Quand nous avons discuté les rapports entre les moyens et les fins, nous avons vu qu'à mesure que la conduite individuelle se développe, elle doit prendre de plus en plus pour principe de faire de l'obtention des moyens sa fin prochaine, et de laisser la fin dernière, le bien-être ou le bonheur, venir comme résultat. Nous avons vu que lorsque le bien-être de tous ou le bonheur général est la fin dernière, le même principe est encore plus rigoureusement vrai; car la fin dernière sous sa forme impersonnelle est moins déterminée que sous sa forme personnelle, et les difficultés pour y atteindre par une poursuite directe sont encore plus grandes. Reconnaissant donc le fait que le bonheur de la communauté, plus encore que le bonheur individuel, ne doit pas être poursuivi directement, mais bien indirectement, nous avons d'abord à résoudre cette question: Quelle doit être en général la nature des moyens par lesquels nous y parviendrons?

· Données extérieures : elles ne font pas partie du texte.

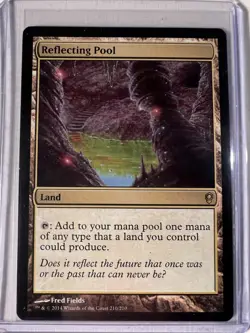 Magic The Gathering Conspiracy Reflecting Pool #210/210 MTG - Image 1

On admet que le bonheur individuel s'obtient, dans une certaine mesure, si l'on travaille au bonheur d'autrui. Ne serait-il pas vrai, réciproquement, que l'on obtiendra le bonheur général en travaillant à son propre bonheur? Si chaque unité assure en partie son bonheur en s'intéressant au bien-être de l'ensemble, le bien-être de l'ensemble ne sera-t-il pas en partie assuré par l'intérêt que chaque unité prendra à son propre bonheur? Evidemment nous devons conclure que l'on réalisera le bonheur général principalement si les individus recherchent d'une manière convenable leur propre bonheur, et réciproquement, que le bonheur des individus sera réalisé en partie s'ils travaillent au bonheur général.